The request: The comment below names three groups to illustrate its point beyond the crop circles. Which groups are they?

* Begin Selected excerpt *

I guess what I am saying is... that no matter the evidence, no matter the reality... no matter WHAT... as far as the Alien devotees were concerned, the only TRUTH for them was the one they wanted they to believe."


Yes, Ro...I see your point, and absolutely agree with you. We don't even need to go so far as even the crop circles. Look at the 'tea baggers' and 'the birthers' and those that espouse the 'death panels.' No matter what the facts are, people will believe what they find comfortable to believe merely b'cuz they want to believe it. Insurance corporations know this lesson so very well and use it against us; so if it means a race war, or an age/gender war over losing a quarter, a dime, a nickel or a penny of their profits...they'll have no problem implanting the "Aliens made the crop circles" idea on us and letting humans run with it. Politicians can trick and fool people to believe something that will not benefit the people, but benefit the corporation. AND when you try to tell the people they're being fooled, they'll fight you to death to prove you are wrong.

* End Selected excerpt *
* Begin Entries *

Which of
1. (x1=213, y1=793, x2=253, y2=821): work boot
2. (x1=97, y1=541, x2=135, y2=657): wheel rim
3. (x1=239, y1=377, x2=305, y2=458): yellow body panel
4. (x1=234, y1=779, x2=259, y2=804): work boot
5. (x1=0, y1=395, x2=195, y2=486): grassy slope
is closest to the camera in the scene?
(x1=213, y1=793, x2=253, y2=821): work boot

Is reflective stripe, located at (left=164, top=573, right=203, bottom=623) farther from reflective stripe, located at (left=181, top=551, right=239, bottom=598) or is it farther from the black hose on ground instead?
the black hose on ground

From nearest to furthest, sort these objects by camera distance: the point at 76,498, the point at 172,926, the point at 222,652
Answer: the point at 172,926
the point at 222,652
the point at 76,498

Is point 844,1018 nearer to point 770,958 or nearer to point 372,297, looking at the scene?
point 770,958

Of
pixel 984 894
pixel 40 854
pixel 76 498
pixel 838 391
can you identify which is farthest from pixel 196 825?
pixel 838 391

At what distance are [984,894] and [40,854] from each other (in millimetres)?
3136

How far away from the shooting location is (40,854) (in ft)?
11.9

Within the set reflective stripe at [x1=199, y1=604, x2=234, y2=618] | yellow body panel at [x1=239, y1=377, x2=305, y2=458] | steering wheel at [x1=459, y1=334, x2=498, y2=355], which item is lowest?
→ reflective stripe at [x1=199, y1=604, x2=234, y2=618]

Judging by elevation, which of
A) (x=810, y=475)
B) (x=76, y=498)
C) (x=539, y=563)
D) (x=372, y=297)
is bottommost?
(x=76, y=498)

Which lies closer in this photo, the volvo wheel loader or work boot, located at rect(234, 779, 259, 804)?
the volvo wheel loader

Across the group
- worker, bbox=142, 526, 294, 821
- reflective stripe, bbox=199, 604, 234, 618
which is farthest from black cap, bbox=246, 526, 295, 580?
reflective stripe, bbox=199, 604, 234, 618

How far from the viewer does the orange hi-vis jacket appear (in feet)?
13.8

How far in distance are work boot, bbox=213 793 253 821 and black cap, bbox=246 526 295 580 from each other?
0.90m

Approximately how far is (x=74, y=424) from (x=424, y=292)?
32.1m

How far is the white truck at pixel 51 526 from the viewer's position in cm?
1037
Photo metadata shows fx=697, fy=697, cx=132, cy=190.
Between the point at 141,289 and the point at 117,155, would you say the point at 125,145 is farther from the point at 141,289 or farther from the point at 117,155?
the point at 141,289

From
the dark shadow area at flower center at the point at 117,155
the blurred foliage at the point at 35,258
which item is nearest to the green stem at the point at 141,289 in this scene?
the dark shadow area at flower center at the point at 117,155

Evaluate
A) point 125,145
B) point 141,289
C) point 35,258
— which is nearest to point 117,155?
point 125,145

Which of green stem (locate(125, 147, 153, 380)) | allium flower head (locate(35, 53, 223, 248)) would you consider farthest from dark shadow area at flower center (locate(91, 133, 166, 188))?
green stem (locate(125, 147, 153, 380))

* End Entries *

Expected answer: The "tea baggers," "the birthers," and those who espouse the "death panels."